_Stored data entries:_
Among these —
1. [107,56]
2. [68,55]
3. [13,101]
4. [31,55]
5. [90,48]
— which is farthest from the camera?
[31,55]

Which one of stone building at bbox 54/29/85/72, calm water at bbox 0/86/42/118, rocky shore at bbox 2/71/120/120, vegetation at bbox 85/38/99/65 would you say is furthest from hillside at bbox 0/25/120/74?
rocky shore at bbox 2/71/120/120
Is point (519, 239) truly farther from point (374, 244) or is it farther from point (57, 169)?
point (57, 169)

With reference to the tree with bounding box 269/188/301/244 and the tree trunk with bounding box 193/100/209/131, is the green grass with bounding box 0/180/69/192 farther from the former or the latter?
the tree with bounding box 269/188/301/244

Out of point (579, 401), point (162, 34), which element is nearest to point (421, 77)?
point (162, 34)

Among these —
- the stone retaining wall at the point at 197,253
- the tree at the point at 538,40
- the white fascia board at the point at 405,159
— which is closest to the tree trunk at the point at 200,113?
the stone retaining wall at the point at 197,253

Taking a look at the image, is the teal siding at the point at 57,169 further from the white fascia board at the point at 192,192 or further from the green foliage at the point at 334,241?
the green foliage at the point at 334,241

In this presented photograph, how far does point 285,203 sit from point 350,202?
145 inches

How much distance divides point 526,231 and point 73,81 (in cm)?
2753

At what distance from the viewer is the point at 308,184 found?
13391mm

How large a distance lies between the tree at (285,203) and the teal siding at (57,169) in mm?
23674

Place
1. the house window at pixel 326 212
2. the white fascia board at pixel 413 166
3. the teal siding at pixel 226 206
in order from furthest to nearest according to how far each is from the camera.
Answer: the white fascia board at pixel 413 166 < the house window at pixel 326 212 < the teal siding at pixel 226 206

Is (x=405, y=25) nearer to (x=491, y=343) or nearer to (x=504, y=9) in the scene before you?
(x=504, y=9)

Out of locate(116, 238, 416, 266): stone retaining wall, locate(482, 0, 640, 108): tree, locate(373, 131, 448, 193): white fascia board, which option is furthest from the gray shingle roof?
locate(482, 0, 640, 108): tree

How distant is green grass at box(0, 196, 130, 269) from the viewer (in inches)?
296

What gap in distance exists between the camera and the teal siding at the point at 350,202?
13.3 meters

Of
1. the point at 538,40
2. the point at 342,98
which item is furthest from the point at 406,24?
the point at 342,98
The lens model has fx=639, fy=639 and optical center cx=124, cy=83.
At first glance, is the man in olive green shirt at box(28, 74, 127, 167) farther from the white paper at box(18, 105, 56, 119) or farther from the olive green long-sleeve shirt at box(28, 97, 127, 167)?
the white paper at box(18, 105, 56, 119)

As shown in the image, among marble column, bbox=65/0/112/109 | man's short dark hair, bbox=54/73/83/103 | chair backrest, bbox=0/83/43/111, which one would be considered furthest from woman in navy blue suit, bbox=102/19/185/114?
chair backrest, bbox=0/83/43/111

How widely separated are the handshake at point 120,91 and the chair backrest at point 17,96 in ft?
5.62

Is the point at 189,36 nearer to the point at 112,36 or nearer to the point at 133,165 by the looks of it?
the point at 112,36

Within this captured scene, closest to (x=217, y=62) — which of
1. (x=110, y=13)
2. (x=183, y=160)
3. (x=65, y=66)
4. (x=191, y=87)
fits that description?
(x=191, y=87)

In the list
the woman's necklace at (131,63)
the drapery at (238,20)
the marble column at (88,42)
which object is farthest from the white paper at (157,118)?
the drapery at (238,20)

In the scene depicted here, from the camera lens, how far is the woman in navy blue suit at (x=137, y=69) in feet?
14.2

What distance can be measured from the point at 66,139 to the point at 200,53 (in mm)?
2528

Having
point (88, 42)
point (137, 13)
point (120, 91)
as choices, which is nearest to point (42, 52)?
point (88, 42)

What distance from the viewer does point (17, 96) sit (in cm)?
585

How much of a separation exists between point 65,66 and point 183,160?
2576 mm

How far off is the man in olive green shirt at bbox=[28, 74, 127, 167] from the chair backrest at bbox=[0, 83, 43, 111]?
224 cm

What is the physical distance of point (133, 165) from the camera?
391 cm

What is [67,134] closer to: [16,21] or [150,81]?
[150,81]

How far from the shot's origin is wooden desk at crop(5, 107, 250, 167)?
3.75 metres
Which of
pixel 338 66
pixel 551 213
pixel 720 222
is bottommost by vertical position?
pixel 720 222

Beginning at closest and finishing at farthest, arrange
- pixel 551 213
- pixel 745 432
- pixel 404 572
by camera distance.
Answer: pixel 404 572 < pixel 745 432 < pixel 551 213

_The exercise:_ Starting from the line with "In the list" and ending with the final line of the data, quote every line exactly, both ends included.

_Full answer:_
In the list
the woman's necklace at (131,63)
the drapery at (238,20)
the marble column at (88,42)
which object is farthest from the white paper at (157,118)?
the drapery at (238,20)

In the scene depicted here, from the camera lens, how far is the woman in navy blue suit at (x=137, y=69) in feet?
14.2

What distance can be measured from the point at 66,139 to the point at 200,53 (in mm)?
2528

Having
point (88, 42)
point (137, 13)
point (120, 91)
as choices, which is nearest to point (42, 52)?
point (88, 42)

What distance from the viewer does point (17, 96) sit (in cm)?
585

How much of a separation exists between point 65,66 and point 183,160?
2576 mm

How far off is the man in olive green shirt at bbox=[28, 74, 127, 167] from the chair backrest at bbox=[0, 83, 43, 111]?
224 cm

What is the physical distance of point (133, 165) from the camera?
391 cm

What is [67,134] closer to: [16,21] or [150,81]?
[150,81]

How far from the shot's origin is wooden desk at crop(5, 107, 250, 167)?
3.75 metres
Which of
pixel 338 66
pixel 551 213
pixel 720 222
is bottommost by vertical position?
pixel 720 222

Beginning at closest and finishing at farthest, arrange
- pixel 551 213
- pixel 745 432
- pixel 404 572
by camera distance.
Answer: pixel 404 572 < pixel 745 432 < pixel 551 213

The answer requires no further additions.